There’s another seasoned pro you are working alongside  --  Scott Bakula. Have you worked together before?
“Yes, ‘Quantum Leap.' [In an episode — mega TV trivia alert! -- “Black on White on Fire” on Aug. 11, 1965” which aired in 1990.]  He still remembered. I still remembered. I have known his work, and loved what he did with Ray Romano and Andre Braugher [“Men of a Certain Age.”] and really loved the Liberace movie ['Beneath the Candelabara.'] I think he’s been as buried as I have been in some ways and not made himself into a specific [screen] personality [but] I finally understood what leading men really meant in a TV series and I thought, 'OK, [Bakula], that’s what they are.’ ”

I think of acting for you as a means to an end — the end being mostly charitable work. True?
“That is spot on. I think that has to do with the beginning of my career, when I looked at the situation and I realized that the actor I thought I was in my head was another actor altogether. Just the constraints of American life, of how we see each other, skin, looks, height, hair, all those things, and the amazing actress that was in my head was not the person in reality. So the person in reality got work and I used that to funnel all the other things I wanted to do. I wanted to help correct, help enhance educational opportunities for young people.”

You were raised in British Guyana on a sugar plantation?
“My father was the first black to run a sugar plantation in British Guyana. It was on the Demerara River [in eastern Guyana] of what was then known as British Guyana, which is known more for Jim Jones. ... I grew up in England ... came here when I was 20. I was in college in England then I decided I wanted to be an American actor while looking at British television and realizing there wasn’t room for me [there.] My father [her parents are Betsy Enid James Arnella and Ronald Urlington Pounder] went to Cornell [and CC went to neighboring Ithaca College] where they just happened to have” a theater program.

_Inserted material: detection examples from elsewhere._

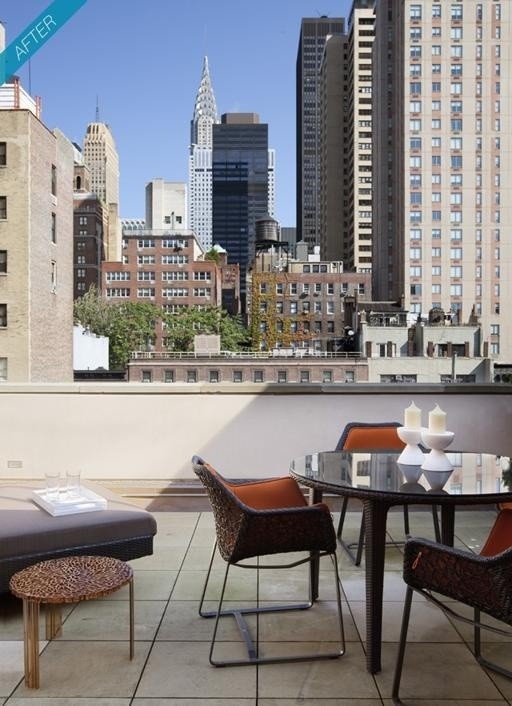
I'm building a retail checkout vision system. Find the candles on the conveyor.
[398,399,451,433]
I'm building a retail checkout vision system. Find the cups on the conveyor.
[65,467,83,498]
[43,470,61,501]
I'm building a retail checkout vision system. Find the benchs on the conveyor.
[0,483,157,588]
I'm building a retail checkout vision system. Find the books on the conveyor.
[32,483,108,517]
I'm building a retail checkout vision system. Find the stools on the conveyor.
[8,556,134,690]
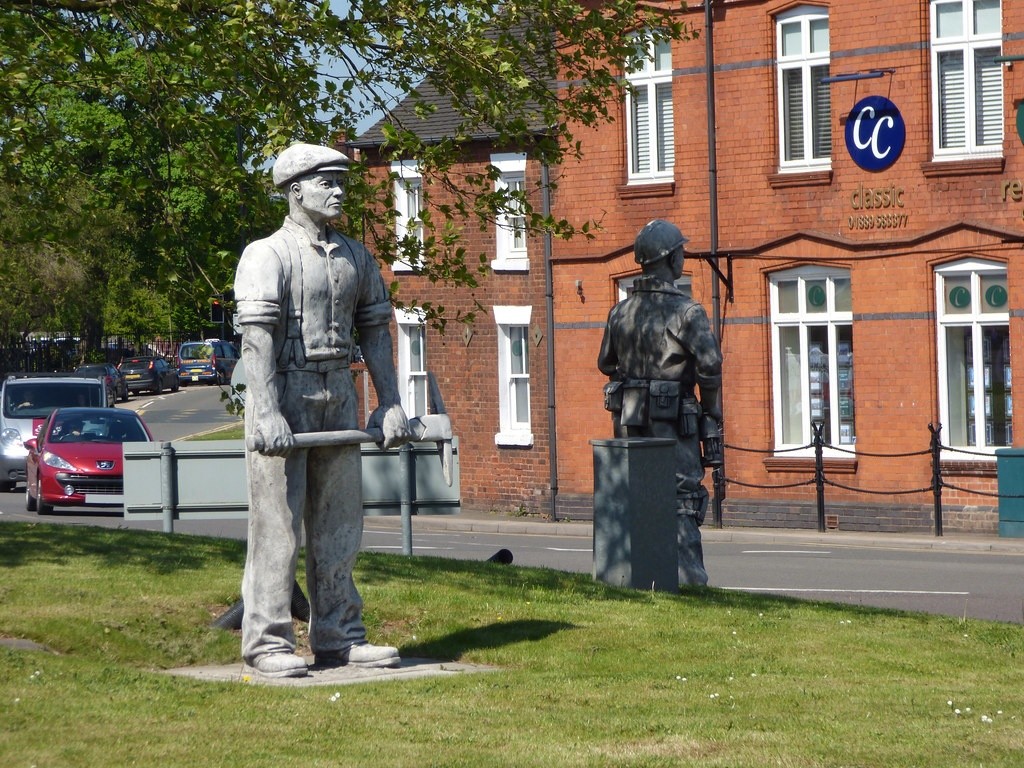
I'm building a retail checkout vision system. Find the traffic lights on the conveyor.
[211,294,225,324]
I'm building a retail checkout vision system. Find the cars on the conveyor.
[21,405,166,515]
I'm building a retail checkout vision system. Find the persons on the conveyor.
[596,219,724,590]
[10,388,35,411]
[232,142,412,678]
[59,422,82,441]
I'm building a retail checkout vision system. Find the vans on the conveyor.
[177,338,241,386]
[0,367,108,491]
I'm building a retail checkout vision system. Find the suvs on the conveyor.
[74,362,131,408]
[116,353,181,395]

Is your Artists for a New South Africa (an AIDS support group) still going?
“We’re almost at the tail end of it [but I am] now working with the African Millenium Foundation which takes care of orphans. It’s a much much smaller charity, but a little more hands on, and I’ve turned my focus to children, and taken care of AIDS orphans. There are 7,000 orphans in Mozambique, and I took on eight in one family. I’ve taken care of the family for six years [and] help others form artificial families [there]. I’m told that in Africa, that between AIDS [and wars] the population of orphans is the fastest growing community. In Mozambique, this one little area, 7,000, [and] they live on dung heaps

What’s your outlook on life in general?
“That I’m incredibly privileged and lucky to be married to an extraordinary man [Senegalese anthropologist Boubacar Kone] and when I finish work and go to such a different environment, that’s what helps me feel very level about my needs ... I get on a coach flight to Africa, get off the plane and don’t have to drive ten feet to appreciate the fact that it’s a very different world I live in. That’s probably the best way to describe me  --  that my feet are fully planted on the ground.”